10. Musts and shoulds: This is the rather the irrational expectation that everyone should live according to a set of common rules or a code of conduct. When they are broken, people feel upset, guilty or resentful. It is OK to create a set of rules or a value system for yourself and abide in it. It becomes a problem when you oppress yourself with it and lead a guilt-ridden life, or when you insist that everyone should follow it. Nowadays, you will find this behavior on social networks and on college campuses, where people expect others not to say certain words or expressions. They become hostile, angry or aggressive when others fail to follow.

11. Emotional Reasoning: This is the assumption or the irrational belief that feelings and emotions can reliably be used to draw conclusions about oneself or others, since they reflect reality. The truth is that feelings and emotions are internal responses. They do not necessarily reflect the truth of things or have a logical basis. For example, you can feel negative about yourself or others for any number of reasons, not necessarily because you are a negative person. If you feel in a certain way about a person or situation, it need not be because your feelings reflect the truth. It may be because of hidden reasons or internal blockages, which you may not even know. Therefore, while you may rely upon emotions to make sense of the world or yourself, you cannot blindly depend upon them, without subjecting them to scrutiny and analysis.

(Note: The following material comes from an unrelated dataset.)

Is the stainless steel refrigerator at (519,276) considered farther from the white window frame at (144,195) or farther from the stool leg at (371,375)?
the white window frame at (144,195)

12. Fallacy of Change: This is the irrational belief or assumption that we can control others or change their behavior or attitude according to our expectations or requirements through persuasion, intimidation, coercion, social control or such methods. When it does not happen, people become angry or frustrated or withdraw from relationships. The fact is people build their opinions, individuality and worldview overtime and they do not easily change. Sometimes they may fake it to keep someone happy, but internally they remain the same. Everyone is unique. You cannot simply change them by putting pressure to feel good about yourself or reach your ends. It is better to respect their individuality and their freedom to be themselves.

13. Global Labeling: This is an extreme form of generalizing or filtering in which people pick one or two striking aspects of others and translate them into labels to define their whole character or personality or pass judgments. One common example is the use of nicknames or epithets. Sometimes people do it to themselves to inflict self-humiliation or degradation. They may describe themselves as losers or failures. In some instances, people mischaracterize others by using emotionally loaded words, puns or words with hidden meaning.

14. Always Being Right: This is the irrational attitude or thinking that one is always right, no matter whether the opinion is justified or not. For those who engage in this behavior, losing an argument is equal to accepting defeat or losing their self-esteem in the eyes of others. It is as if every time they have an argument, they are on trial or have to prove themselves. Therefore, they will use every available argument and reason to demonstrate their debating skills or win the argument. Most of us often get into this mode of thinking and vehemently defend our views or beliefs, ignoring the impact it may leave upon others or upon our relationships or reputation. When we give more importance to being right than showing consideration to the feelings and opinions of others, we may win the argument but lose the goodwill.

15. Heaven’s Reward Fallacy: This is the erroneous belief or thinking that one will eventually be rewarded or compensated for the good deeds by the universe, God or some invisible law, and the sacrifices will not go in vain. When it does not happen for any number of reasons, it creates feelings of bitterness and disappointment.

The distortions in our thinking and perception can be corrected to some extent by understanding their causes and addressing them. Most of them can be resolved by verifying the underlying assumptions and beliefs in our reasoning, thoughts and conclusions and challenging them, by keeping a record of one’s daily reflections of events and situations to create self-awareness, by practicing mindfulness and by recognizing habitual thought and behavioral patterns in our daily interactions and responses.